→ Исходный текст:
________________________

36 Уже несколько меньше различий мы наблюдаем в поддержке условно традиционалистского полюса ценностного ориентира «гражданская пассивность vs гражданская активность». Здесь так же, как в предыдущем случае, в меньшей степени поддержка гражданской пассивности характерна для респондентов малых и средних городов районного подчинения и в большей – для жителей мегаполисов. Традиционалистский смысл, т.е. суждение «Нужно уметь приспосабливаться к реальности, а не тратить силы на борьбу с ней» поддерживают 39% жителей мегаполисов и 26% жителей малых и средних городов. Большей поддержкой гражданской пассивности отличаются и респонденты, причисляющие себя к малообеспеченным. Но, в отличие от предыдущего случая, не фиксируются различия у верующих респондентов и атеистов, а также у представителей разных национальных групп России. И, наконец, практически никаких значимых различий по социально-демографическим параметрам (за исключением возрастных) не наблюдается в уровне поддержки традиционалистского полюса ценностного ориентира «интересы общества vs интересы личности».
37 Наиболее показательны характерные для всех рассмотренных выше ориентиров гражданского самосознания возрастные различия в поддержке того или иного полюса (табл. 5, значимость χ2 Пирсона p≤0,001).

________________________

→ Предоставленные данные:

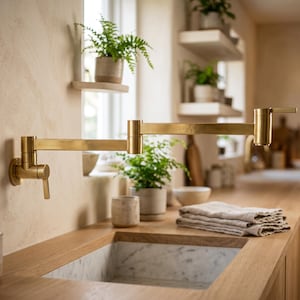 Op de afbeelding: Een aan de muur gemonteerde, scharnierende pannenvulkraan met een geborstelde messing afwerking. De armatuur heeft een lange, uitschuifbare arm met twee gewrichten en een enkele hendel aan de basis, gemonteerd op een getextureerde muur.
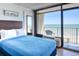 Comfortable hotel bedroom with a blue bedspread and a balcony overlooking the beach at 201 74Th Ave. N # 2638, Myrtle Beach, SC 29572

________________________

→ Задания для выполнения:
1: Перепишите из текста о гражданском самосознании фрагмент от слов «37 Наиболее показательны» до слов «χ2 Пирсона p≤0,001).» включительно.
2: Объясните в одном–трех предложениях, почему в тексте о гражданском самосознании возрастные различия названы наиболее показательными.
3: Напишите, что следует дальше в тексте о гражданском самосознании, начиная сразу после его последнего предложения.

→ Ответы к заданиям:
1:
37 Наиболее показательны характерные для всех рассмотренных выше ориентиров гражданского самосознания возрастные различия в поддержке того или иного полюса (табл. 5, значимость χ2 Пирсона p≤0,001).

2: Возрастные различия характерны для всех рассмотренных ориентиров гражданского самосознания. Даже в поддержке традиционалистского полюса ориентира «интересы общества vs интересы личности», где почти нет значимых социально-демографических различий, исключение составляют именно возрастные.

3:
38 Таблица 5
39 Оценка респондентами разного возраста альтернативных смыслов общественно-политических ценностных ориентиров
40

41 Как следует из представленных в табл. 5 данных, среди молодёжи процесс обновления смыслов социально-политических ориентиров происходит более активно, чем в старших возрастных группах, что вполне логично, учитывая возрастные особенности. И здесь один из центральных вопросов состоит в том, связан ли этот процесс только с возрастом или мы все-таки имеем дело с относительно массовой сменой смыслов общественно-политических ориентиров. Для ответа на этот вопрос уместно сравнить данные по возрастным различиям в оценке одного и того же показателя за разные годы (табл. 6).
42 Таблица 6
43 Оценка респондентами разных возрастов альтернативы «традиция» vs «инновации» в 20112 и 2020 гг.
2. Рассчитано по базе данных опроса в рамках общероссийского социологического исследования «Двадцать лет реформ глазами Россиян», опрос проведён в апреле 2011 г., выборка 1750 респондентов от 18 лет и старше [Горшков и др., 2011].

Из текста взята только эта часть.